For years we have witnessed Boston Dynamics develop increasingly sophisticated robots, and while they are undoubtedly impressive engineering marvels, the question of what could they be used for was often raised. Now, the company has revealed its Spot robot is being deployed in hospitals to protect frontline healthcare workers from COVID-19.
For well over a decade Boston Dynamics has been refining its dog-like Spot robot, occasionally releasing cute videos showing it dancing or pulling trucks. As the company moves towards commercializing its robots, we have seen several potential uses recently demonstrated, from inspecting building sites to working on oil rigs.
Now the company has revealed that over the past couple of months it has been working on turning Spot into a mobile healthcare worker. And, it has already been interfacing between doctors and patients in a Boston hospital for several weeks.
“Starting in early March, Boston Dynamics started receiving inquiries from hospitals asking if our robots could help minimize their staff’s exposure to COVID-19,” the company writes in a blog post. “One of the hospitals that we spoke to shared that, within a week, a sixth of their staff had contracted COVID-19 and that they were looking into using robots to take more of their staff out of range of the novel virus.”

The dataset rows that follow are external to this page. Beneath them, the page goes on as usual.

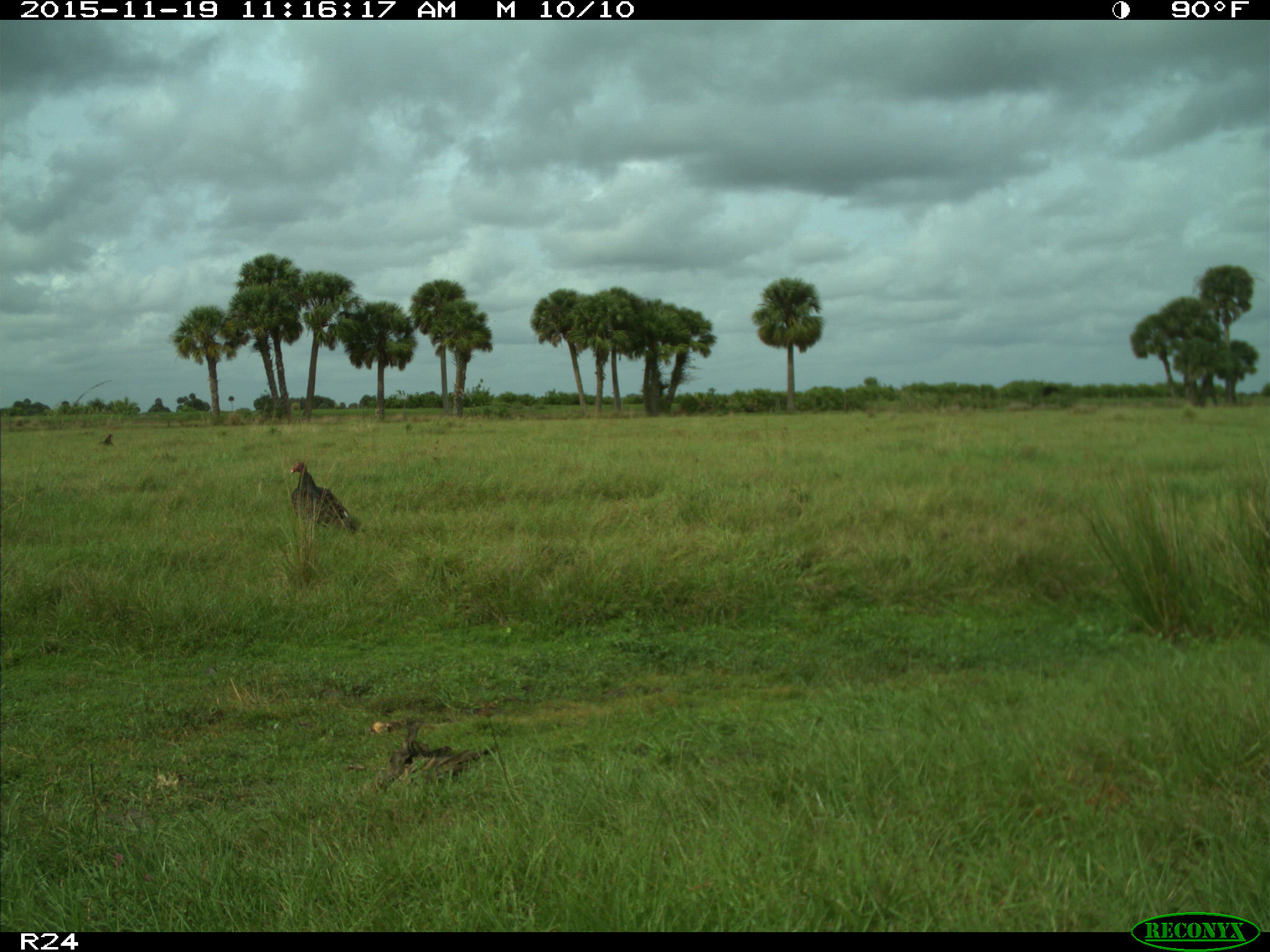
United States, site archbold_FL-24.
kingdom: Animalia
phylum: Chordata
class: Aves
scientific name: Aves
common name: birds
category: unidentified bird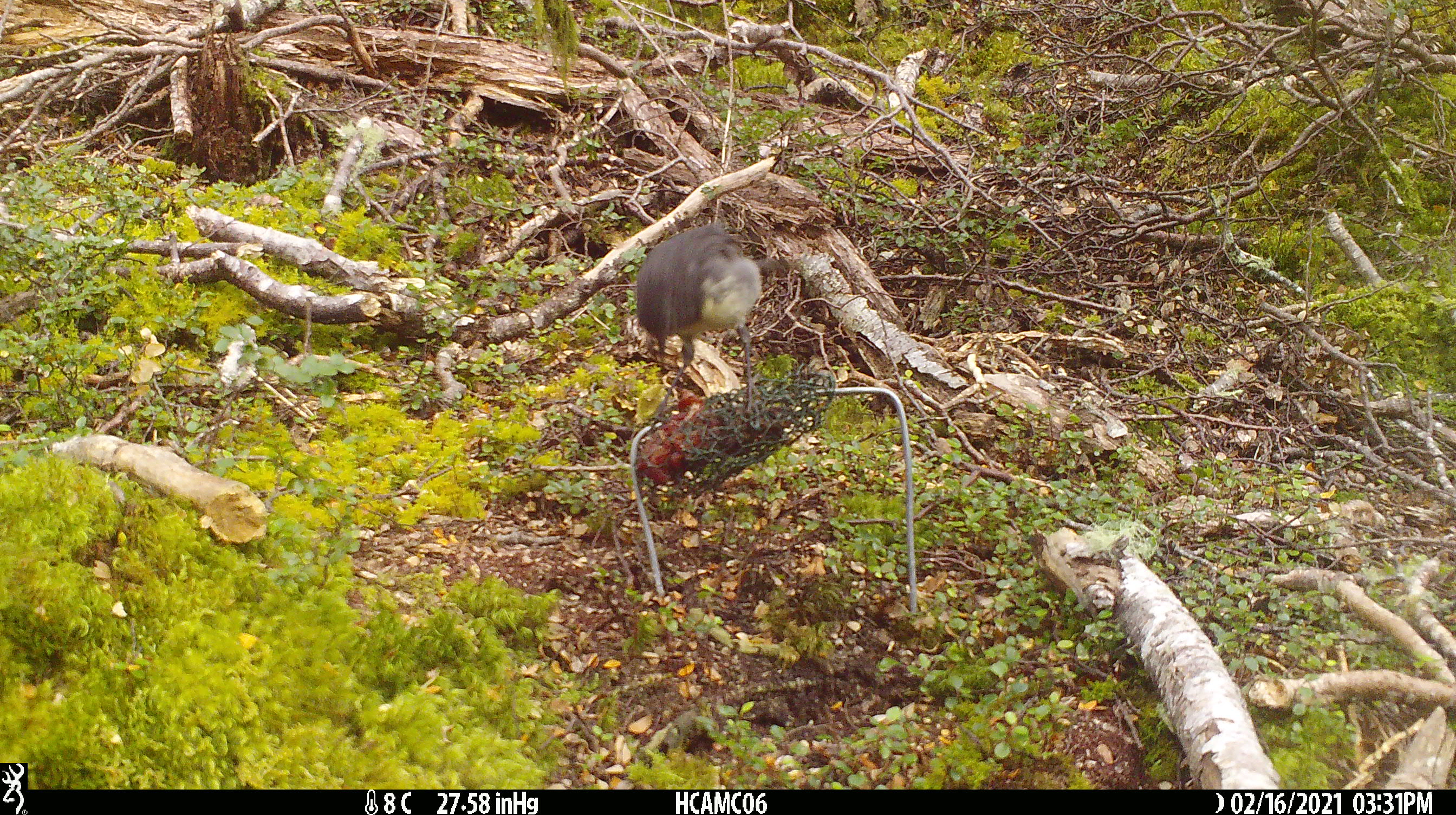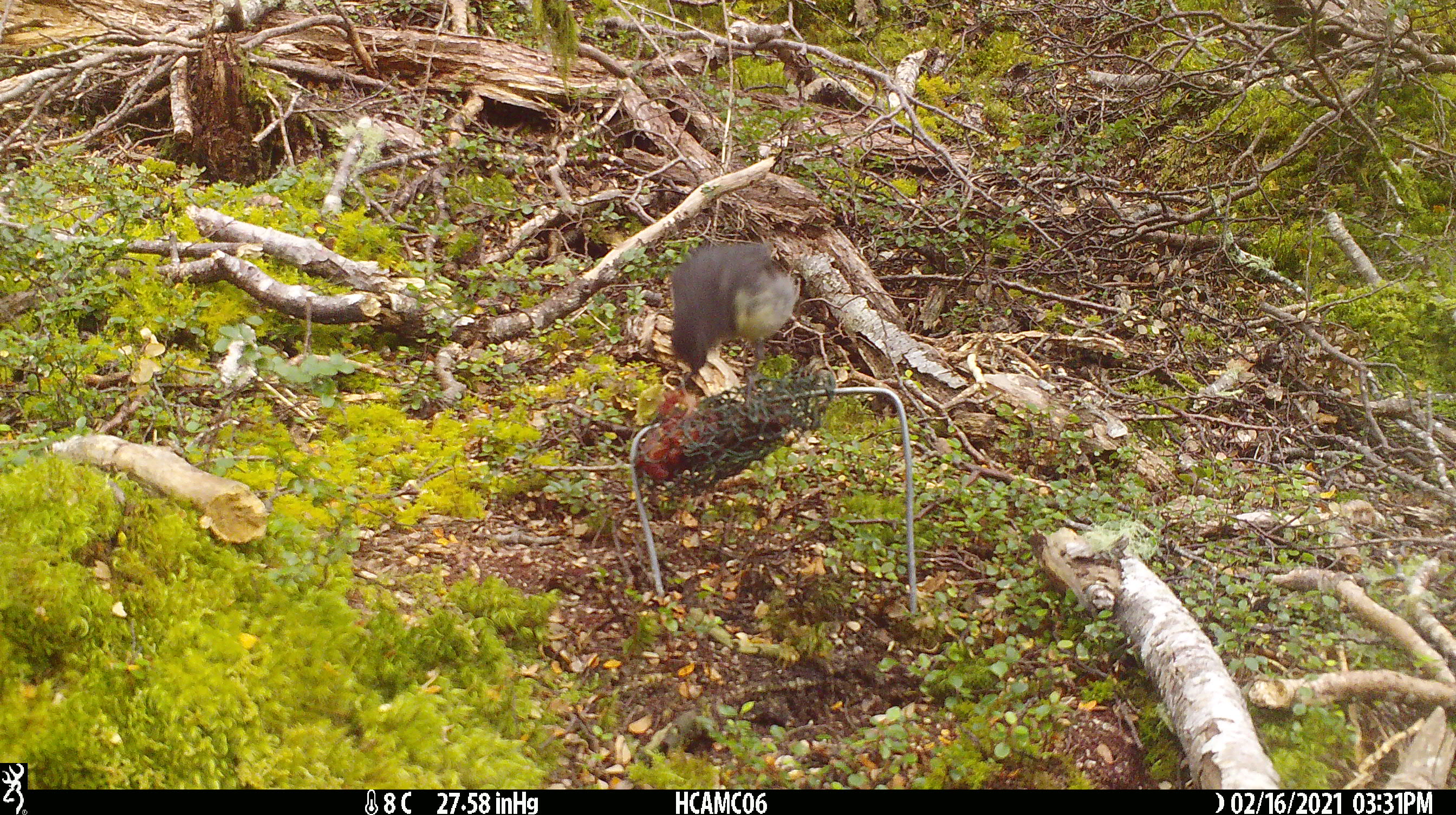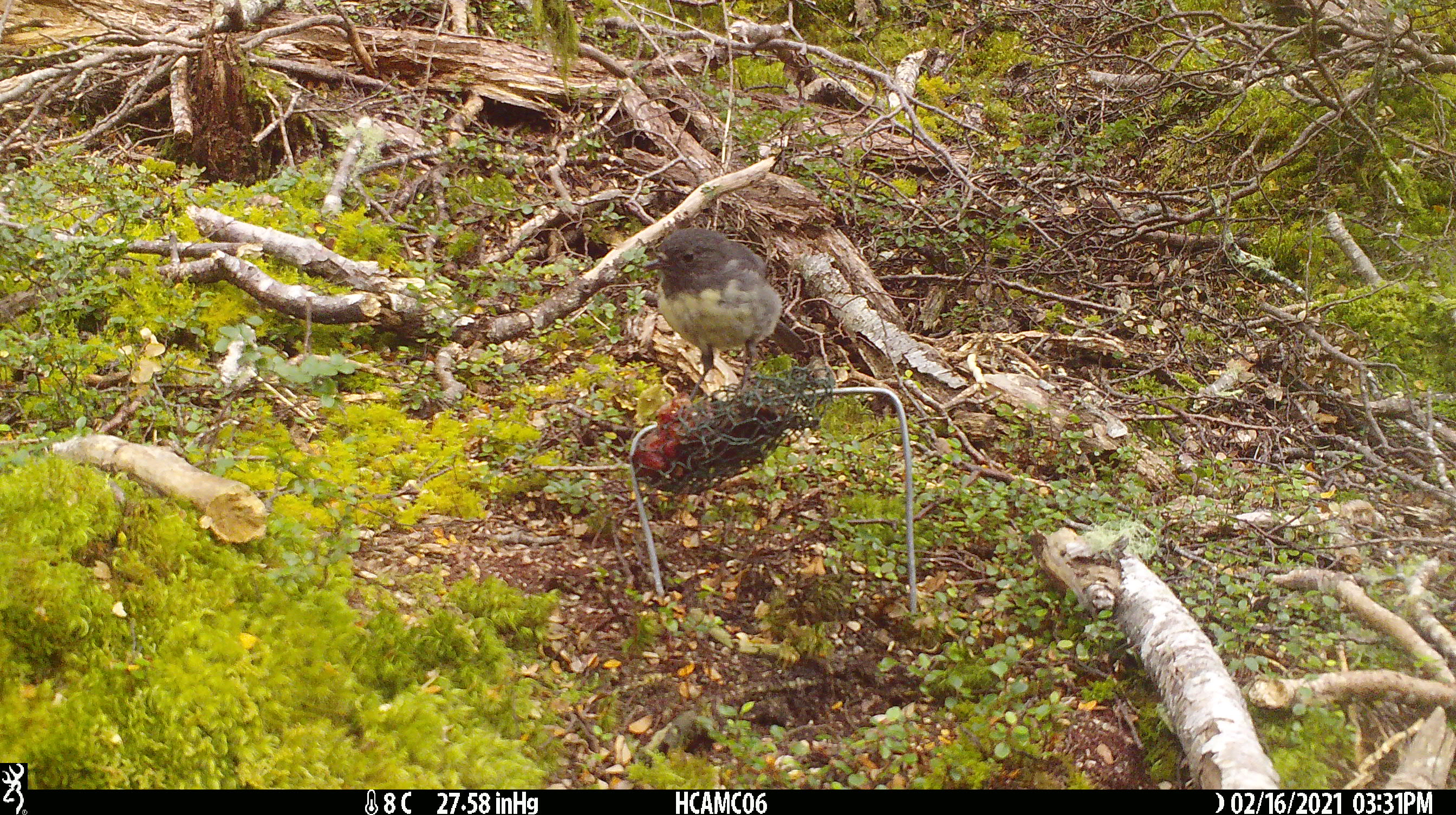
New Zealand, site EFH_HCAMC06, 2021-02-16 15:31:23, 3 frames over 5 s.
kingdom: Animalia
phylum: Chordata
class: Aves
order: Passeriformes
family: Petroicidae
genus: Petroica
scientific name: Petroica australis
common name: new zealand robin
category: robin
Robin (new zealand robin) (Petroica australis).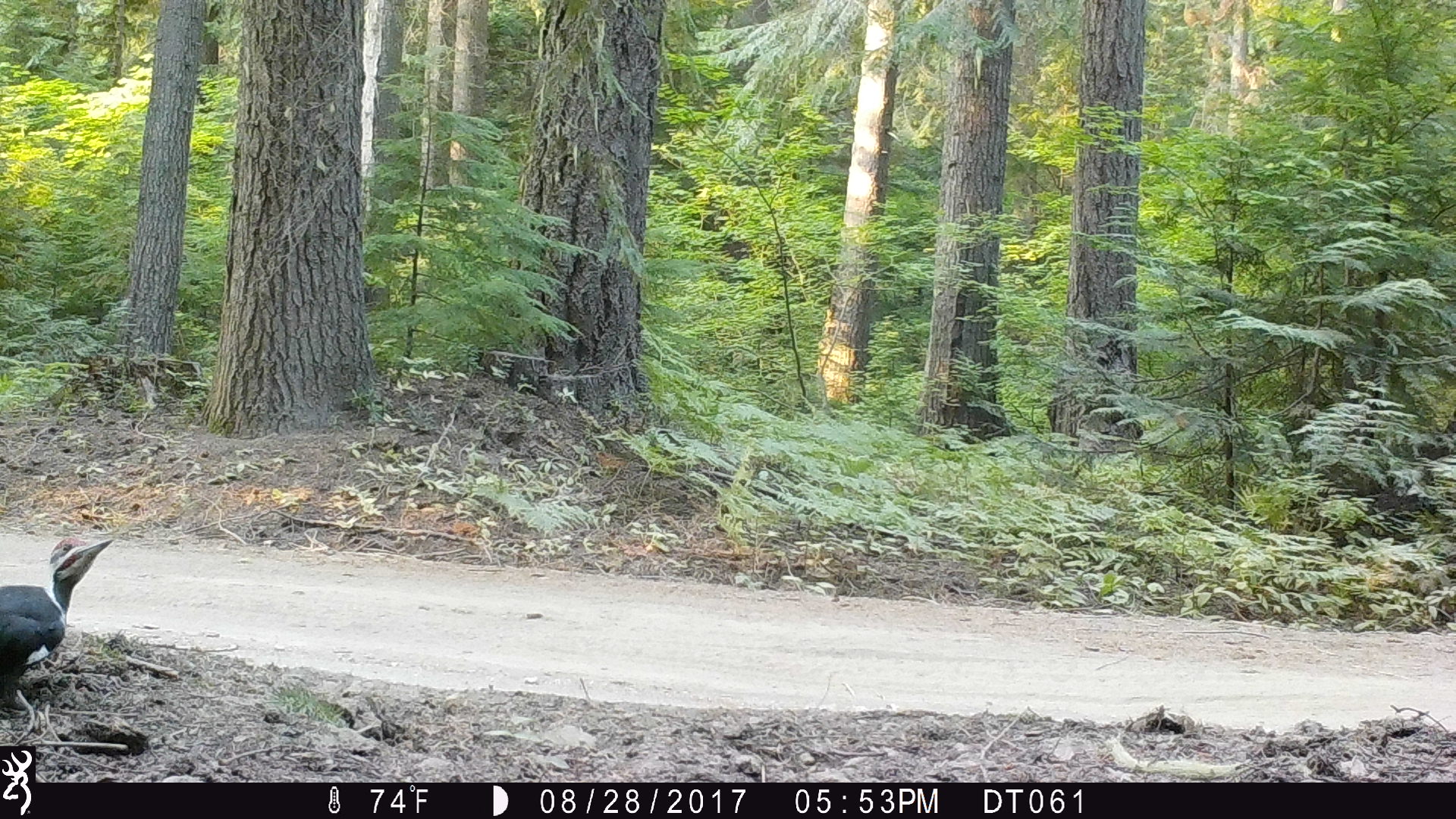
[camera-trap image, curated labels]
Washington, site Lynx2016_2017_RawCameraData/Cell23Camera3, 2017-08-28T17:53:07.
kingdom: Animalia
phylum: Chordata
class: Aves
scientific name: Aves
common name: birds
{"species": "Aves (birds)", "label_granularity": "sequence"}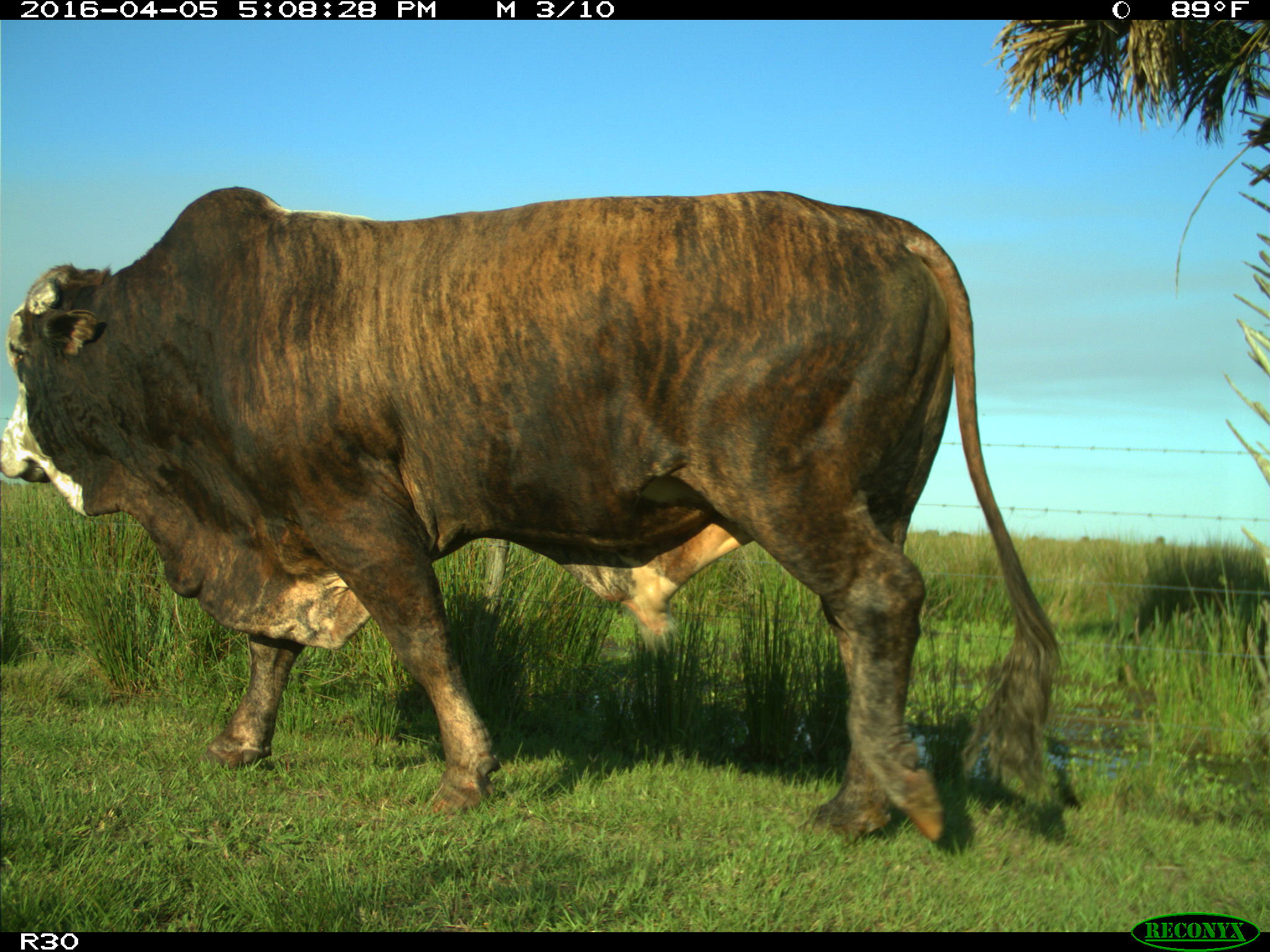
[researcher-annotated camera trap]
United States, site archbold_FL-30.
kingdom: Animalia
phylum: Chordata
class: Mammalia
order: Artiodactyla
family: Bovidae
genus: Bos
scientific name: Bos taurus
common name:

The initial deployment has been relatively simplistic, adding custom designed mounts to Spot turning it into a mobile telemedicine platform. The iPad mount, with a two-way radio, allows doctors to remotely triage patients as they approach the hospital.
Boston Dynamics is clear that this initial system is not reliant on any specific hardware or software relating to its Spot robots. In fact, the company suggests other simple wheeled robotic systems may be more suitable for this particular task. All the documentation relating to mobile robotics applications during the pandemic is being publicly released by Boston Dynamics through the open-source repository GitHub.
Several future robotic applications are currently being worked on by the company to expand the functionality of this kind of remote patient treatment. The next steps are to find ways to remotely measure body temperature, respiratory and pulse rates, and oxygen saturation.
“We have been in dialogue with researchers who use thermal camera technology to measure body temperature and calculate respiratory rate,” the company writes. “We’ve also applied externally-developed logic to externally-mounted RGB cameras to capture changes in blood vessel contraction to measure pulse rate. We are evaluating methods for measuring oxygen saturation.”
The company is also investigating mobile robotic technology that can aid in the disinfection or decontamination of spaces or surfaces. Propositions include using UV-C light to disinfect hospital rooms.
“We hope our fellow mobile robot providers, existing customers, and medical professionals will be able to use this information to leverage mobile robots to take people out of harm’s way during this critical time,” the company concludes. “Together, we can improve conditions for healthcare workers and essential personnel around the world, save lives, and fight COVID-19.”